About this task
Copy the data starting with the line containing "Know Thyself pt2 - True Identity" and going on through the line containing "portada CONSENSO E", leaving out the pictures.
-*-*-
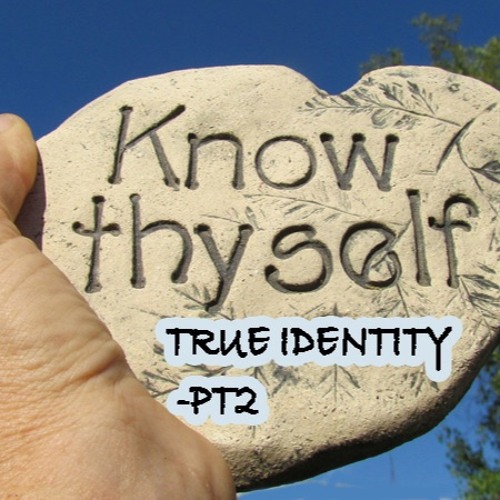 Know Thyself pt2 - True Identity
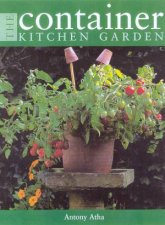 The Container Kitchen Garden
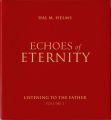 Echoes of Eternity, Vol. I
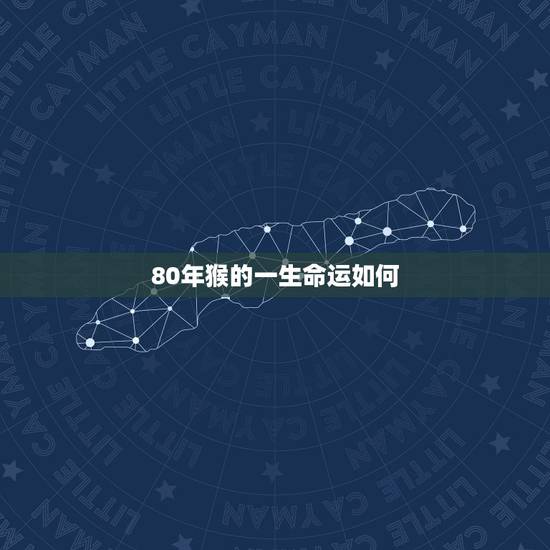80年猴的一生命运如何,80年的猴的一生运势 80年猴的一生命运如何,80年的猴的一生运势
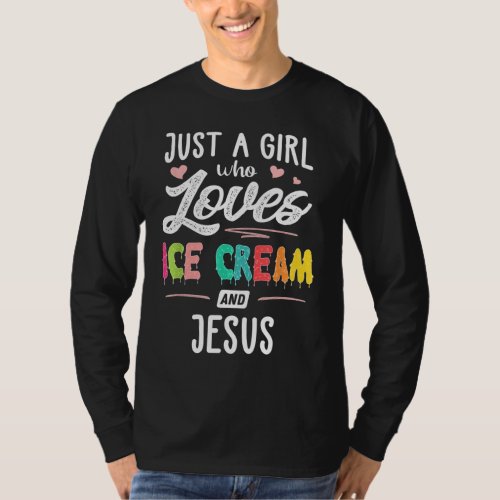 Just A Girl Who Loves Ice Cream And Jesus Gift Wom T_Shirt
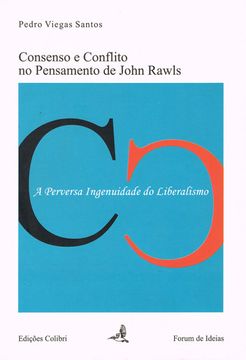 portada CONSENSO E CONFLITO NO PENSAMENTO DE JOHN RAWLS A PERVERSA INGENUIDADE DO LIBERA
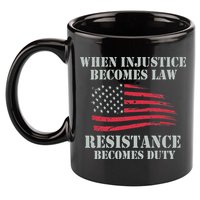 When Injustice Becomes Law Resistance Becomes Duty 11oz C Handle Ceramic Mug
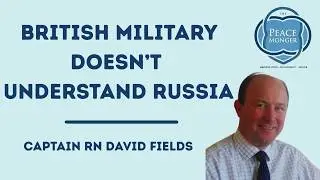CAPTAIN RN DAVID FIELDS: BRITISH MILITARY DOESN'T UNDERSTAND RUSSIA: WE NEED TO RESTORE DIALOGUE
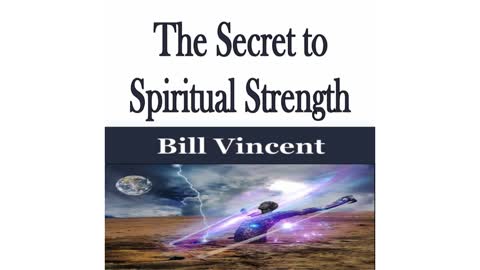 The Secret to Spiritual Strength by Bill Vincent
-*-*-
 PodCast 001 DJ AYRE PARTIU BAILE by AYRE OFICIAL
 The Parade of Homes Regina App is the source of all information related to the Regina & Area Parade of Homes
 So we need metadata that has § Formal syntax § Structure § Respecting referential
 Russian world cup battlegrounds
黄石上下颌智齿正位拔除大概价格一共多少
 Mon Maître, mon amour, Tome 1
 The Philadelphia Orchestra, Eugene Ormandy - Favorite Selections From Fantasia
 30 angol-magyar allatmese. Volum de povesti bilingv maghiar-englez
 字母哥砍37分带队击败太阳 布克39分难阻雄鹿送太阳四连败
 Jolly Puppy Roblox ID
-*-*-
Reply to the task
 Know Thyself pt2 - True Identity
 The Container Kitchen Garden
 Echoes of Eternity, Vol. I
80年猴的一生命运如何,80年的猴的一生运势 80年猴的一生命运如何,80年的猴的一生运势
 Just A Girl Who Loves Ice Cream And Jesus Gift Wom T_Shirt
 portada CONSENSO E CONFLITO NO PENSAMENTO DE JOHN RAWLS A PERVERSA INGENUIDADE DO LIBERA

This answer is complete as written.